→ Entries supplied:
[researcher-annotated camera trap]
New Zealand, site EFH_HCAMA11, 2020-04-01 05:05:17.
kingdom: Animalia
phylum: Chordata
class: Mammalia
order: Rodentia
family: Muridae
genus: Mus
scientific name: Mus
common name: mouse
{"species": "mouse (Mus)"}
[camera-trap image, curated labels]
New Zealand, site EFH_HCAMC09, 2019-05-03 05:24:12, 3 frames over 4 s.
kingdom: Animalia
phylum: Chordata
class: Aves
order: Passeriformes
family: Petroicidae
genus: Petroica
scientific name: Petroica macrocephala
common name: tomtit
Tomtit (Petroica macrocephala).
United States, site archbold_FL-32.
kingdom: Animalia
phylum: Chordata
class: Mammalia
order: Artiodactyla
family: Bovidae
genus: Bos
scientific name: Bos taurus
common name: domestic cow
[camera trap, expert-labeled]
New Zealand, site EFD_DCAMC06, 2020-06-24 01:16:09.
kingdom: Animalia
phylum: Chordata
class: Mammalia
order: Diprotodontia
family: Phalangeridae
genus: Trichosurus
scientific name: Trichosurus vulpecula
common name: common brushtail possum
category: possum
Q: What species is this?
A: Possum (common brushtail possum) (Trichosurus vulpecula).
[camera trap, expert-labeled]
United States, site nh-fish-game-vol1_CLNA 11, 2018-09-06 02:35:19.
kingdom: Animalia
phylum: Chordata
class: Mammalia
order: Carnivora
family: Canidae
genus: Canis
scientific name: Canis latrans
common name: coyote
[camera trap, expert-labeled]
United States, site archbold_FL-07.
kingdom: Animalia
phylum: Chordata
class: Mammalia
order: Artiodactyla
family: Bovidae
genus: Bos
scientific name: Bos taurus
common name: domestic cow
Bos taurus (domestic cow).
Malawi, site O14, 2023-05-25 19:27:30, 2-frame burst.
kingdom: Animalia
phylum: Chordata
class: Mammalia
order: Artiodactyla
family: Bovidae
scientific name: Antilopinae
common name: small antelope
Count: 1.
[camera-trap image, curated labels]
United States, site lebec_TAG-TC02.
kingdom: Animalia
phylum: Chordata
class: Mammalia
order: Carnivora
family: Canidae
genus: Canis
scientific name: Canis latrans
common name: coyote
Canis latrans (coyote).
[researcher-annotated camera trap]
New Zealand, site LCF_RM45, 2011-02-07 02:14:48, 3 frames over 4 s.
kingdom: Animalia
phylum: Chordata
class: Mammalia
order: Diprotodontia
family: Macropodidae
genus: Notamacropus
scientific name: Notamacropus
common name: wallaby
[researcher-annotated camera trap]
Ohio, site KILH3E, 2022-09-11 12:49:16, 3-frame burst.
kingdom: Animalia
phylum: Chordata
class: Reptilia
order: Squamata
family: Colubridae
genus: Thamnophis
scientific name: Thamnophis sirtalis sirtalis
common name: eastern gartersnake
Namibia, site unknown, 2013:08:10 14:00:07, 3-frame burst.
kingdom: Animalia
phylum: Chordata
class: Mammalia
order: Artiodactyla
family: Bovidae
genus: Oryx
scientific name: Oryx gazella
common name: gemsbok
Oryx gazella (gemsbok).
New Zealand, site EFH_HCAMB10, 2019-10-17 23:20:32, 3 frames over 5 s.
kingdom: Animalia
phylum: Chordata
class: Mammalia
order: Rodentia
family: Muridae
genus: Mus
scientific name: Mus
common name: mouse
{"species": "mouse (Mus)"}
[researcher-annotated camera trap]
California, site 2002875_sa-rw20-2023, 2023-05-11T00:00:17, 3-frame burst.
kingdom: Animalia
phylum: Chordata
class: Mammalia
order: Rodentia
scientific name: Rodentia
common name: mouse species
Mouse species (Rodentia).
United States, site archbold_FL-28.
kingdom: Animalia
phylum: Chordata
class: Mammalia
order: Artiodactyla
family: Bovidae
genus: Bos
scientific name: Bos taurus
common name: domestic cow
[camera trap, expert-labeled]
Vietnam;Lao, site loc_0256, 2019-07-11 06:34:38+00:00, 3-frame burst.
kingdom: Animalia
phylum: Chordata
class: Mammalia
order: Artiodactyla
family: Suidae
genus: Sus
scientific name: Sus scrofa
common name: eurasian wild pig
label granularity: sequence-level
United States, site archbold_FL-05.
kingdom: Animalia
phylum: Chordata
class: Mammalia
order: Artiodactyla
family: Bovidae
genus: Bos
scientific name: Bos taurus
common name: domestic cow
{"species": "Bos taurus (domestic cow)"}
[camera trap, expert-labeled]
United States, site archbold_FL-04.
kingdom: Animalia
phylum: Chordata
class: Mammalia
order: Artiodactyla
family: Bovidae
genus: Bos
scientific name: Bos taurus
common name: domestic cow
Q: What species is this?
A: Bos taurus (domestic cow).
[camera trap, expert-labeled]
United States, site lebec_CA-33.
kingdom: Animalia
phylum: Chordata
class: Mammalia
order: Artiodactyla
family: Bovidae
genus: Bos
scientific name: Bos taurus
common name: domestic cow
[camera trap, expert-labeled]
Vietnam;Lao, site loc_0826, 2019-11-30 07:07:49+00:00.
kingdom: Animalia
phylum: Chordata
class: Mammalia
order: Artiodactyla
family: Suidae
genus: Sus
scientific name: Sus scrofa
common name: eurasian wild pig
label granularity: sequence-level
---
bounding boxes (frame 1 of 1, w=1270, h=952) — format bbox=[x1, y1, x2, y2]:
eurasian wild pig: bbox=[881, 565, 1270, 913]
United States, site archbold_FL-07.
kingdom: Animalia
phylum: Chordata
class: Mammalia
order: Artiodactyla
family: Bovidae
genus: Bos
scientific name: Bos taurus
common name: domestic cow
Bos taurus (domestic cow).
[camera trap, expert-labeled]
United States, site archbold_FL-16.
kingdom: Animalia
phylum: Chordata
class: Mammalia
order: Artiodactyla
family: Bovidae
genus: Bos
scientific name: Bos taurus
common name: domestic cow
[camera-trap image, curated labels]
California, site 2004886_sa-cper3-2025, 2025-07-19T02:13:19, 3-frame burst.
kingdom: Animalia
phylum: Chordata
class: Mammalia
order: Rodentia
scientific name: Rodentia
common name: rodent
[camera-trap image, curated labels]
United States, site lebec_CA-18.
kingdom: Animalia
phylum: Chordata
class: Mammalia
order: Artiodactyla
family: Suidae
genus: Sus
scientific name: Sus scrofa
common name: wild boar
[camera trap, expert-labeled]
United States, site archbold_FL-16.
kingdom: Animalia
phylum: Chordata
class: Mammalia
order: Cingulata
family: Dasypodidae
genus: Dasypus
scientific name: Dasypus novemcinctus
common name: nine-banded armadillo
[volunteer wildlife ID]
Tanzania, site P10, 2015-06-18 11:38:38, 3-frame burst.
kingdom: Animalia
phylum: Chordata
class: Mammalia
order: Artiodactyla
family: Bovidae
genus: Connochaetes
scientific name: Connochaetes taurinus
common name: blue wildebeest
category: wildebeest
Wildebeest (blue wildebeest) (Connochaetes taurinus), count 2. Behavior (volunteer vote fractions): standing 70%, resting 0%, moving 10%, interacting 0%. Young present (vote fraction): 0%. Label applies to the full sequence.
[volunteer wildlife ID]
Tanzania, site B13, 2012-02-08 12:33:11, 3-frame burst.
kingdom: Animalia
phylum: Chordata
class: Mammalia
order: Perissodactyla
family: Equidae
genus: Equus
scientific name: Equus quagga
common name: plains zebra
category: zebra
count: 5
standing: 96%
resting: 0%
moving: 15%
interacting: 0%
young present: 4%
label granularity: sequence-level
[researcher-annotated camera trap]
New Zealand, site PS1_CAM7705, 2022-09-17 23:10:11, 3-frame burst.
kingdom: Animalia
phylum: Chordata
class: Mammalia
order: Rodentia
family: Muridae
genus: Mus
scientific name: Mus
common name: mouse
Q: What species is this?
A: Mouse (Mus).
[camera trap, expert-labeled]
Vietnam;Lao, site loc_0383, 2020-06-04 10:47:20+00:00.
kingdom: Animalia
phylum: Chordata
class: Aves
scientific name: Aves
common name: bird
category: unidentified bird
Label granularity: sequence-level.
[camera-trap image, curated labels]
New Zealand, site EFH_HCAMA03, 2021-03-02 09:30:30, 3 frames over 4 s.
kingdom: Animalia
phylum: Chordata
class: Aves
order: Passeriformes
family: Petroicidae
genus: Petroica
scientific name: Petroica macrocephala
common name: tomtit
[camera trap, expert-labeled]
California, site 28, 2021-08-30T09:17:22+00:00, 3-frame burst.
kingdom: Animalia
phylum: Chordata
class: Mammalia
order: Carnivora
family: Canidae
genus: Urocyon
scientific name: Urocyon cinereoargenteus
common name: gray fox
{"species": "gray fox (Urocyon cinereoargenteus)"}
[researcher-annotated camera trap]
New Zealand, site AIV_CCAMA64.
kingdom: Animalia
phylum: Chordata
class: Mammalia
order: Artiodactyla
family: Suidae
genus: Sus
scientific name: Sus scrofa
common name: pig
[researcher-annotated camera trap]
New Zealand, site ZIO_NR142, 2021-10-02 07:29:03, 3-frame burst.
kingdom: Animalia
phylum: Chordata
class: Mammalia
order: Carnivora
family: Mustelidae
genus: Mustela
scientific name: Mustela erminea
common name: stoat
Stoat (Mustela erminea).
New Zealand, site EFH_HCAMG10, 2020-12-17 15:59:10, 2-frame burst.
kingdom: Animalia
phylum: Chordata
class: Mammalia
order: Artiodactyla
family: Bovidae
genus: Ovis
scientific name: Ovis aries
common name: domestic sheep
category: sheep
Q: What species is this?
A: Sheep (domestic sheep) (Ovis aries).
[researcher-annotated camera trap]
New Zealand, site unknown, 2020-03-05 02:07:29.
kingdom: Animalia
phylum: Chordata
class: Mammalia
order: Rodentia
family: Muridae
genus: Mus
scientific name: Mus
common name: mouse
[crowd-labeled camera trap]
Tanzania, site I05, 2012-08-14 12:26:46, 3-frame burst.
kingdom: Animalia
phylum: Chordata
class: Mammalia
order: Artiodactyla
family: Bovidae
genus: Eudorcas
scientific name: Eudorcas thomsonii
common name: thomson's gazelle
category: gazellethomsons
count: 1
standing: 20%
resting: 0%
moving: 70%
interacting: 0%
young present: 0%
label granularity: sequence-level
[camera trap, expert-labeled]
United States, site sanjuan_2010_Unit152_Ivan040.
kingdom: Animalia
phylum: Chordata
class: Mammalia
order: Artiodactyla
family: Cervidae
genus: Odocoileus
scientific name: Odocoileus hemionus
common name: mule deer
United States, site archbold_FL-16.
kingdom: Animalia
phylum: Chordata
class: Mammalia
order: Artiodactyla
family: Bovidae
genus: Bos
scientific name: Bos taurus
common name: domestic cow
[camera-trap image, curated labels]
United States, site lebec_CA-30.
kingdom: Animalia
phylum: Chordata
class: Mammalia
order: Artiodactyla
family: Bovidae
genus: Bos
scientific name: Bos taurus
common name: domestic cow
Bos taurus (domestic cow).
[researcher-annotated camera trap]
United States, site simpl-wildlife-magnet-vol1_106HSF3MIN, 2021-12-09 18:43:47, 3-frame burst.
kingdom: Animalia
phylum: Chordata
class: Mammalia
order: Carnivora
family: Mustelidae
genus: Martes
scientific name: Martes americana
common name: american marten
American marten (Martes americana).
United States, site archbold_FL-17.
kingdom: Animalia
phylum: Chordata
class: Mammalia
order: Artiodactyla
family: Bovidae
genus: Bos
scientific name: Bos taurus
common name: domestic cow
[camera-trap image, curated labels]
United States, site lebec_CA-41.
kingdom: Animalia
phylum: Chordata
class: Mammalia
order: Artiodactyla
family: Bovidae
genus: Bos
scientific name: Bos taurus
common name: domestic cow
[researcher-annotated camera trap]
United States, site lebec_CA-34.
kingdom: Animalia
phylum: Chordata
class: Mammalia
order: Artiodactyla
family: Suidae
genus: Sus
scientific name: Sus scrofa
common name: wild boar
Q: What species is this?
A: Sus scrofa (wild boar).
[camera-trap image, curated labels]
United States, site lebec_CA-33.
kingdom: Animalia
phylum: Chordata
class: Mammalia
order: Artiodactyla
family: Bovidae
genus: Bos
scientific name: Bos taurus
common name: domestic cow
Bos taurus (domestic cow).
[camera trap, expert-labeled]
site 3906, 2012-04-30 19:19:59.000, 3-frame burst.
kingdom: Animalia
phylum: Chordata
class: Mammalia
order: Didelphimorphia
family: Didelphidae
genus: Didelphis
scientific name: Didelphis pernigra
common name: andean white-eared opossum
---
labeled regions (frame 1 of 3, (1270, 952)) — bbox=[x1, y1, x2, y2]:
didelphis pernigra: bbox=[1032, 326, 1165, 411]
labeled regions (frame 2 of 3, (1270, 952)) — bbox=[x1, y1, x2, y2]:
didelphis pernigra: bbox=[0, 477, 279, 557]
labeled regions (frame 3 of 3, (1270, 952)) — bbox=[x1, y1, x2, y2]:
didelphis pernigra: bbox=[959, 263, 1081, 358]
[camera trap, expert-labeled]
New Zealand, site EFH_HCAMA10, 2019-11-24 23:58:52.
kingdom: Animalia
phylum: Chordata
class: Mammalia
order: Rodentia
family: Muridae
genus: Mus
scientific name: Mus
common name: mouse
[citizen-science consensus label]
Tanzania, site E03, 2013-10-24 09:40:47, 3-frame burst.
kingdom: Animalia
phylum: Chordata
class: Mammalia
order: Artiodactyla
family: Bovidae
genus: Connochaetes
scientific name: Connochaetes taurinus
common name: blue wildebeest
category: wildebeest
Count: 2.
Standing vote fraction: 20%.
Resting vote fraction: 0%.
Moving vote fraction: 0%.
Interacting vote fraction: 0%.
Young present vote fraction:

→ Exercise description: When the line with "United States, site lebec_CA-18." is reached in the data above, begin copying, and stop after the line with "genus: Equus"; copy each line exactly, both ends included.

→ Result for this task:
United States, site lebec_CA-18.
kingdom: Animalia
phylum: Chordata
class: Mammalia
order: Artiodactyla
family: Suidae
genus: Sus
scientific name: Sus scrofa
common name: wild boar
[camera trap, expert-labeled]
United States, site archbold_FL-16.
kingdom: Animalia
phylum: Chordata
class: Mammalia
order: Cingulata
family: Dasypodidae
genus: Dasypus
scientific name: Dasypus novemcinctus
common name: nine-banded armadillo
[volunteer wildlife ID]
Tanzania, site P10, 2015-06-18 11:38:38, 3-frame burst.
kingdom: Animalia
phylum: Chordata
class: Mammalia
order: Artiodactyla
family: Bovidae
genus: Connochaetes
scientific name: Connochaetes taurinus
common name: blue wildebeest
category: wildebeest
Wildebeest (blue wildebeest) (Connochaetes taurinus), count 2. Behavior (volunteer vote fractions): standing 70%, resting 0%, moving 10%, interacting 0%. Young present (vote fraction): 0%. Label applies to the full sequence.
[volunteer wildlife ID]
Tanzania, site B13, 2012-02-08 12:33:11, 3-frame burst.
kingdom: Animalia
phylum: Chordata
class: Mammalia
order: Perissodactyla
family: Equidae
genus: Equus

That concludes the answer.